I am personally indebted to the Cree Indians because I just love the name “Pipsissewa” and it comes from their word “Pipisisikwea”! It’s also known by the name “Prince’s-pine”, although I have absolutely no idea why that is, and the scientific name Chimophila umbellata.


  1. It looks like candy! How beautiful!


    Comment by Tabbie — July 10, 2009 @ 1:06 am

    • I hadn’t thought of that Tabbie, but it does look like candy!


      Comment by montucky — July 10, 2009 @ 9:04 am

  2. “Pipsissewa” What a delightful word for a delightful plant! It looks like the kind of plant a child would invent 🙂 Great close-up!


    Comment by Maureen — July 10, 2009 @ 8:27 am

    • That’s probably my favorite flower name. They are fairly common in the forest but so small they are usually not noticed and I’ve read that they are root parasites and so can’t be transplanted.


      Comment by montucky — July 10, 2009 @ 9:10 am

  3. Do you know what Pipisisikwea means?


    Comment by scienceguy288 — July 10, 2009 @ 3:20 pm

    • The meaning of the word is “it breaks into small pieces” because some folks believed that the leaves contained a substance that was supposed to disolve kidney stones.


      Comment by montucky — July 10, 2009 @ 6:30 pm

  4. This is a totally unique little flower. Nice macro shots!! Love them. Thanks for all the indignities getting the shot to bring to us. 😀


    Comment by Iona — July 10, 2009 @ 9:26 pm

    • It is indeed a unique little flower and a pleasure to find. When I’m photographing these tiny wildflowers my elbows usually look as though I just finished a rugby match but that’s OK. I’m always excited to see what the macro lens will disclose.

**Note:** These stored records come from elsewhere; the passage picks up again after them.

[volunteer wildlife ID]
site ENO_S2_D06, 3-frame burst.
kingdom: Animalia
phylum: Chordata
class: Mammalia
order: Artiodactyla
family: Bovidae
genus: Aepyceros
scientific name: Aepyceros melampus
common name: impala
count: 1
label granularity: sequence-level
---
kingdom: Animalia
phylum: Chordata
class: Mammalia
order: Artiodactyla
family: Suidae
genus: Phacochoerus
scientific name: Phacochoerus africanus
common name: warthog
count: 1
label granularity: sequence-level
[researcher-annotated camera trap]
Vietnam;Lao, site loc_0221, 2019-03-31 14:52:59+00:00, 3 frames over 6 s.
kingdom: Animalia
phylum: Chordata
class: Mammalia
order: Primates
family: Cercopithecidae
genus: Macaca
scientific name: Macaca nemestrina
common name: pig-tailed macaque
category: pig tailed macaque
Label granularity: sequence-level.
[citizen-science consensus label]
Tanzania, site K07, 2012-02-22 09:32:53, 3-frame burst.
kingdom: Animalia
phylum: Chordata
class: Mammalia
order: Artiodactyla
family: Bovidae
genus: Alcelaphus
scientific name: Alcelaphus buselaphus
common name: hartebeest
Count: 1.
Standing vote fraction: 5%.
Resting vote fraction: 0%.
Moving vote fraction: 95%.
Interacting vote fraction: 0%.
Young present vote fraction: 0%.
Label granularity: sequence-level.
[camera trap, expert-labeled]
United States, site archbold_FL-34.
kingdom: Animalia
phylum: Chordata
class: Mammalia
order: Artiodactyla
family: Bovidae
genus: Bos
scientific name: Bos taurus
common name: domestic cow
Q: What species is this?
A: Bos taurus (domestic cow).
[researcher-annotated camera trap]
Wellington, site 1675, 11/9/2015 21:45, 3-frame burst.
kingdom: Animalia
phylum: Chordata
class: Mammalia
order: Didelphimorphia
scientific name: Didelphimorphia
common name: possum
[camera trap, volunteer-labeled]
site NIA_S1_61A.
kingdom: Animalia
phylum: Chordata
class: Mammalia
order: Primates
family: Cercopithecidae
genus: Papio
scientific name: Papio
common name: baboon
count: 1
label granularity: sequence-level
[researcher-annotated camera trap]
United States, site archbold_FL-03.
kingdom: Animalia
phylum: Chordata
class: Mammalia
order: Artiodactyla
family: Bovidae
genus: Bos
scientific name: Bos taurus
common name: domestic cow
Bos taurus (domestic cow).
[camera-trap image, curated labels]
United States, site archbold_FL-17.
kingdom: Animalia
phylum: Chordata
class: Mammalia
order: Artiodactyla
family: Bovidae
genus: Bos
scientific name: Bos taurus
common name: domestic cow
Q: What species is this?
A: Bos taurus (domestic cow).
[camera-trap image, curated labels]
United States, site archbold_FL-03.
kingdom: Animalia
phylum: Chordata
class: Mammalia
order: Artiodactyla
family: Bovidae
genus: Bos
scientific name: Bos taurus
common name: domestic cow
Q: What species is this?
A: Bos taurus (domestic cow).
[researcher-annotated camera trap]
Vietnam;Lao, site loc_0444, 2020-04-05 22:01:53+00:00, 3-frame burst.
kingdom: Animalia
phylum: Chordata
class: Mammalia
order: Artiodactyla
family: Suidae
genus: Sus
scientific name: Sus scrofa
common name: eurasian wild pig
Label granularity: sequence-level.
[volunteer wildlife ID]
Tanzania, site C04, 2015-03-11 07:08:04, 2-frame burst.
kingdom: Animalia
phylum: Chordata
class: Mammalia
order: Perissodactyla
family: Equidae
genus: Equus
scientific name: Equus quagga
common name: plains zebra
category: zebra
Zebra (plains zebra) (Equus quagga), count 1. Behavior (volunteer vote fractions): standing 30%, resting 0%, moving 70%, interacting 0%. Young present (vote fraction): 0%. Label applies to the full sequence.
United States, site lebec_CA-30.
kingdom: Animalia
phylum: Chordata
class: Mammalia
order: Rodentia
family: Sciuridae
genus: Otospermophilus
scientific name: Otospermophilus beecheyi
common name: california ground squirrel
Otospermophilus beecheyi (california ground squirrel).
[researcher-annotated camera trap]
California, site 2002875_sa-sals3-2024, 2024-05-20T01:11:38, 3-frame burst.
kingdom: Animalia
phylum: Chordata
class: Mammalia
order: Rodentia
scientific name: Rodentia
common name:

      Comment by montucky — July 10, 2009 @ 9:52 pm

  5. I guess I missed this post somehow-another wow from me! Pretty colors! Good thing the old bear had already eaten his grubs.


    Comment by Candace — July 11, 2009 @ 11:06 pm

    • This was the first that I saw this summer and I was rather excited to see it. Last night I was walking along an old abandoned trail in another area and there were hundreds of them in full bloom.